TEXT SHOWN —
-- start --

Actually we were looking for the three Yiddish initials on the post mark that stood for the words Yiddisheh Oytonomeh Gegnt (Jewish Autonomous Region) and also the name in Yiddish of the city or town from which the letter was mailed. But why expect this now? That was the way it was done 50 years ago.

The envelope, of course, gave the address of the Morning Freiheit and the return address in Birobidjan with the name of L. Shkolnik, the editor of the four-page Yiddish newspaper, Birobidjaner Shtern (Birobidjan Star), which is published five times each week.

We opened the envelope–it was a holiday issue of that newspaper of Nov. 8, 1984. The issue marked a double celebration: the 67th anniversary of the October Revolution and the 50th anniversary of the establishment of the Jewish Autonomous Region of Birobidjan.

We were grateful for the gift. We do not usually receive that paper and to tell the truth, we don’t miss it. When we were still receiving it regularly some years ago we found it offered little besides party communications, translations from the Soviet press or of TASS reports. It became a waste of time to open these packages which contained several issues each.

-- end --

RECORD EXTRACTS —

-- start --

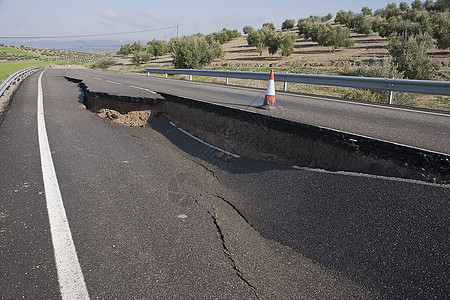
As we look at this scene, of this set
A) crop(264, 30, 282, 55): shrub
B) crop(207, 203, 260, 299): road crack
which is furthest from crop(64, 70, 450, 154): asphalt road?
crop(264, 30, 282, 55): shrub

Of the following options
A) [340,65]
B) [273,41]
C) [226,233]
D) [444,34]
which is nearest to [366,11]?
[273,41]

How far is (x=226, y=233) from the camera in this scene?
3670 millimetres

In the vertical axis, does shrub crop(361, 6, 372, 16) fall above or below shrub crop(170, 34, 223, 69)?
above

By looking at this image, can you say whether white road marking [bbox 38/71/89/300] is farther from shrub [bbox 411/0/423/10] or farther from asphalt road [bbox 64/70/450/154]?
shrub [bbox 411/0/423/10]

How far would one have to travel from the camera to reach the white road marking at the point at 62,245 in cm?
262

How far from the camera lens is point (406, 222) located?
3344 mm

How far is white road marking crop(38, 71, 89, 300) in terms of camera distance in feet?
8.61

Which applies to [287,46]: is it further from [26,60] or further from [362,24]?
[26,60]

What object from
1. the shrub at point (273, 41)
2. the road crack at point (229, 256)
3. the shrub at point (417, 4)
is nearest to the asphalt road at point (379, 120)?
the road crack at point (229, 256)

-- end --
-- start --

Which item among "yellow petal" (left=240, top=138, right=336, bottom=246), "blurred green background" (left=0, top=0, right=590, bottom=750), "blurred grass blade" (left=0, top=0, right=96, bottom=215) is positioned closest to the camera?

-- end --

THE TASKS —
a) In the text about the Birobidjan newspaper, list each kind of material that the writers say the paper offered little besides when they received it regularly.
b) Pick up the text about the Birobidjan newspaper where it stops, and carry it on.
The records come from a separate source and are unrelated to the text about the Birobidjan newspaper.

THE REPLIES —
a)
- Party communications
- Translations from the Soviet press
- Translations of TASS reports

b)
This time we leafed through the paper and paused on page three which was devoted to the 50th anniversary of the “Jewish Autonomous Region” and featured articles and greetings from abroad. Evidently, it was for this reason that the paper was bestowed upon us.

TRANSLATION OF DAILY WORLD ARTICLE

Our eye caught sight of a lengthy article by a “landsman”, Mike Davidow of the Daily World in New York. More than half of this page was filled with the Yiddish translation of an article he wrote on the Birobidjan anniversary for the Daily World of Oct. 4, 1984.

When we first saw the article in the Daily World we noted several, assertions that revealed the writer’s sorry expertise in the history of Birobidjan and Jewish affairs generally. The article stated things that had little relation to the truth. Davidow did a job that was required of him for the trip that was arranged; for him and others in Moscow to attend the anniversary celebrations in Birobidjan. Now that we had the Yiddish translation of Davidow’s Daily World article it occurred to us to compare the original English text with the Yiddish translation in the Birobidjaner Shtern.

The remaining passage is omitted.